Information provided:
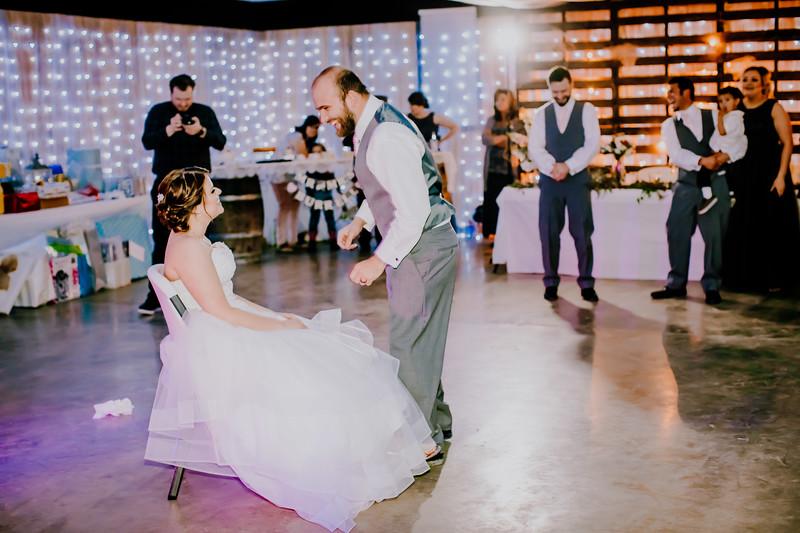 04323--©ADHPhotography2018--MorganBurrellJennaEdwards--Wedding--2018April21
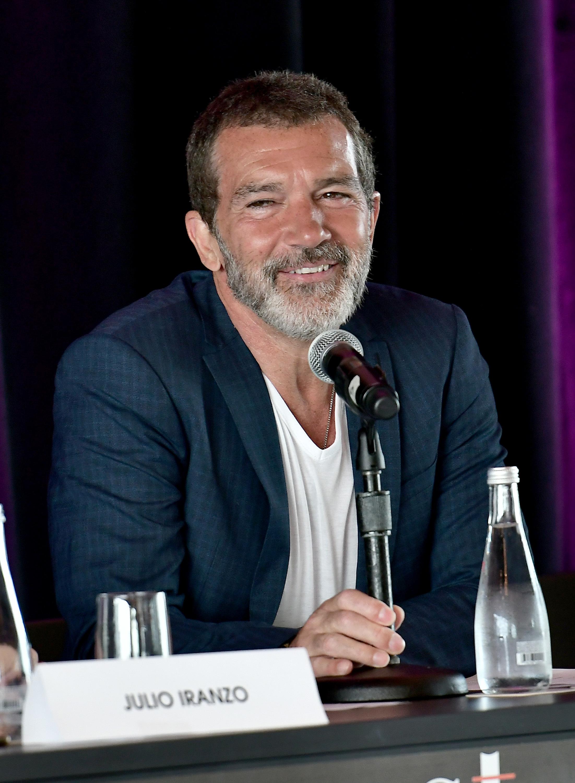 Antonio Banderas attends the Miami Fashion Week Press Conference in Miami on May 30, 2018.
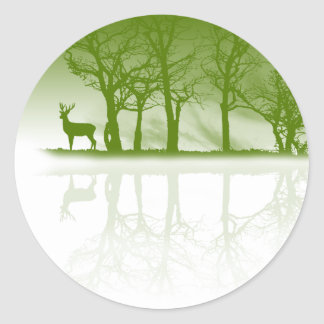 Stag At Dusk Stickers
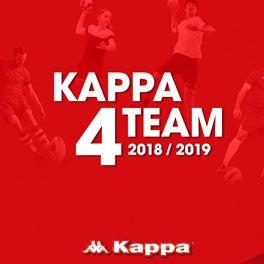 KAPPA TEAMWEAR 2018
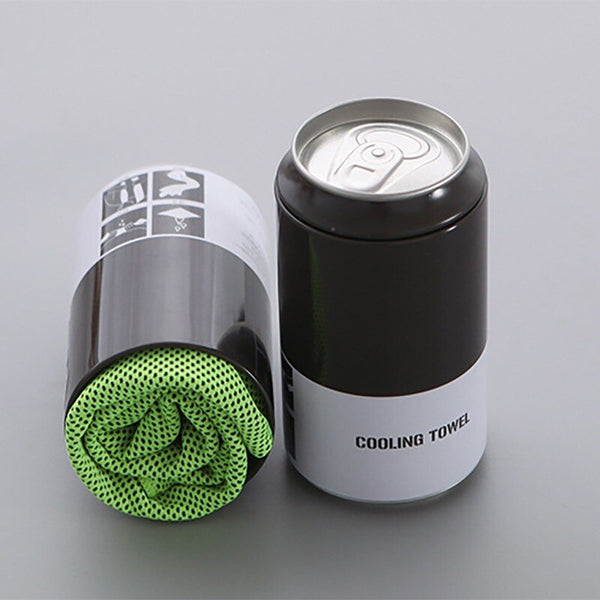 Microfiber Cooling Golf Towel W/Bottle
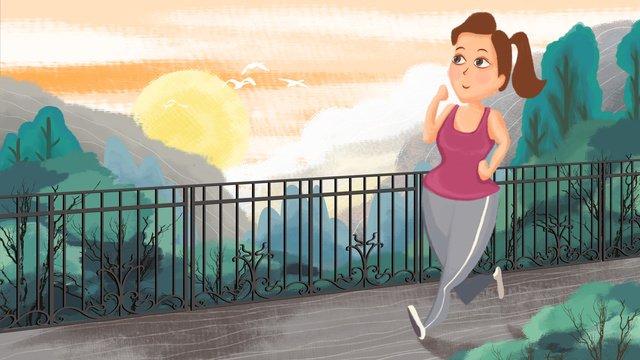 早安你好清晨跑步的少女 插畫素材 插畫圖片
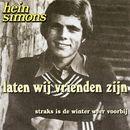 Laten wij vrienden zijn (Remastered)/Heintje Simons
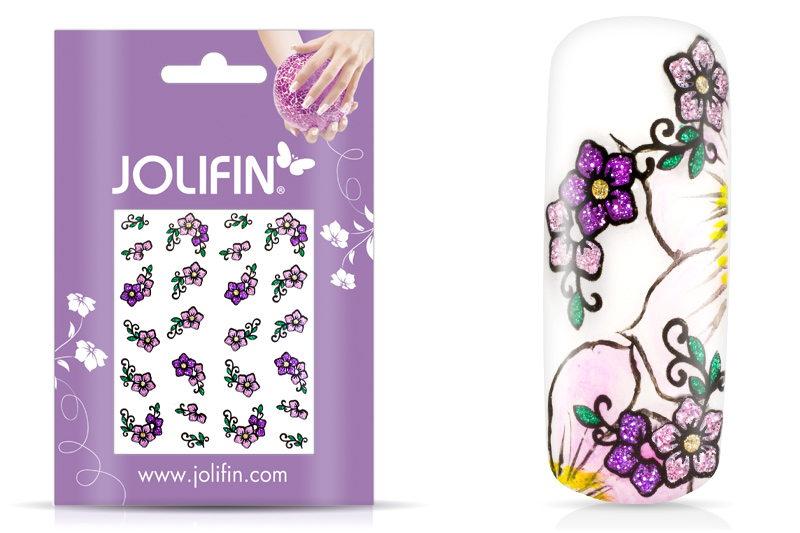 Jolifin Glitter Nailart Sticker 19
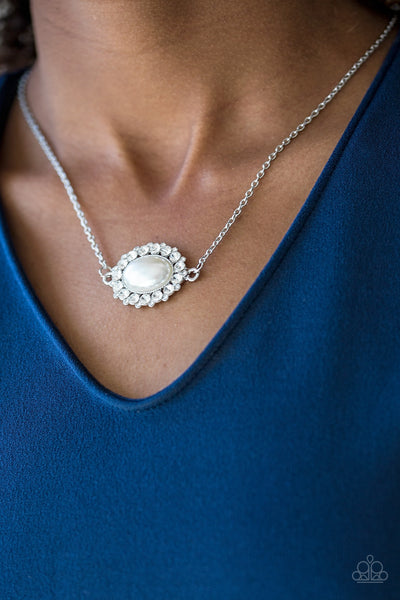 Stardom Shine - White Rhinestone Pearl Necklace - Paparazzi Accessories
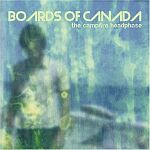 Boards Of Canada-The Campfire Headphase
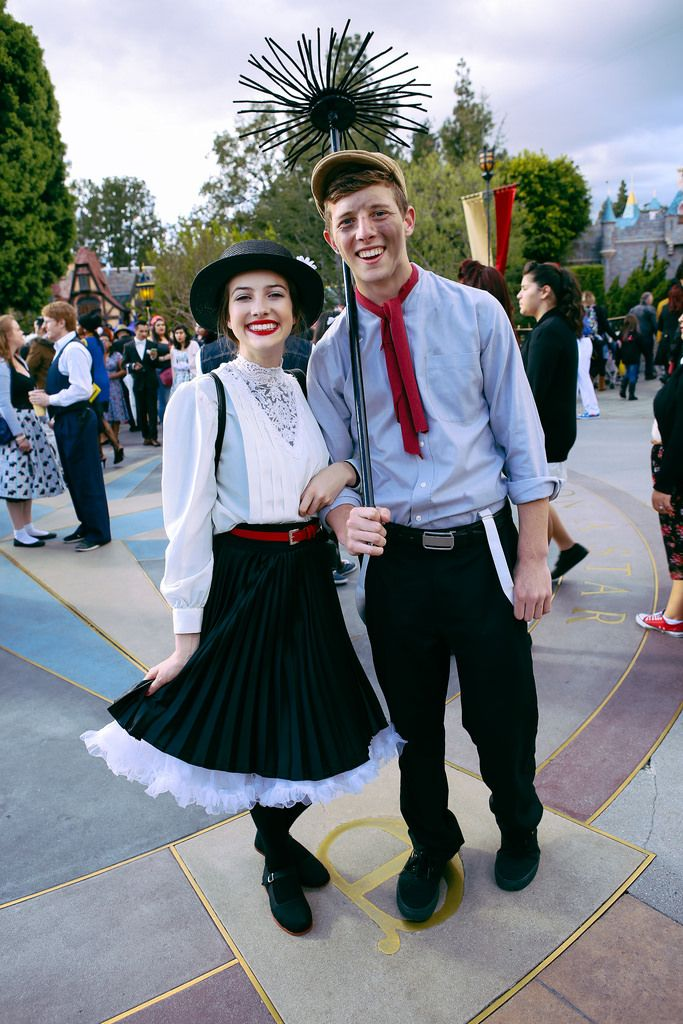 """A Gal and her Chimneysweep"" - The Fashions of Dapper Day at Disneyland Pt. II"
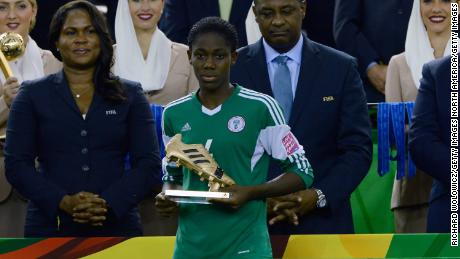 Scoring sensation: Osola won the Golden Boot with seven goals in the 2014 FIFA Women's Under-20 World Cup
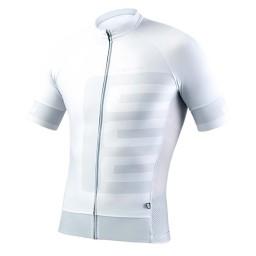 Camisa EVOE 2020 Branco/Cinza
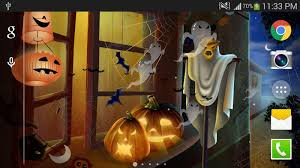 cartoon halloween background halloween live wallpaper hd android apps on google play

Your goal: Every line from the one with "Camisa EVOE 2020 Branco/Cinza" through the end of the records is to be reproduced exactly, and the pictures are to be left out.

Answer box:
 Camisa EVOE 2020 Branco/Cinza
 cartoon halloween background halloween live wallpaper hd android apps on google play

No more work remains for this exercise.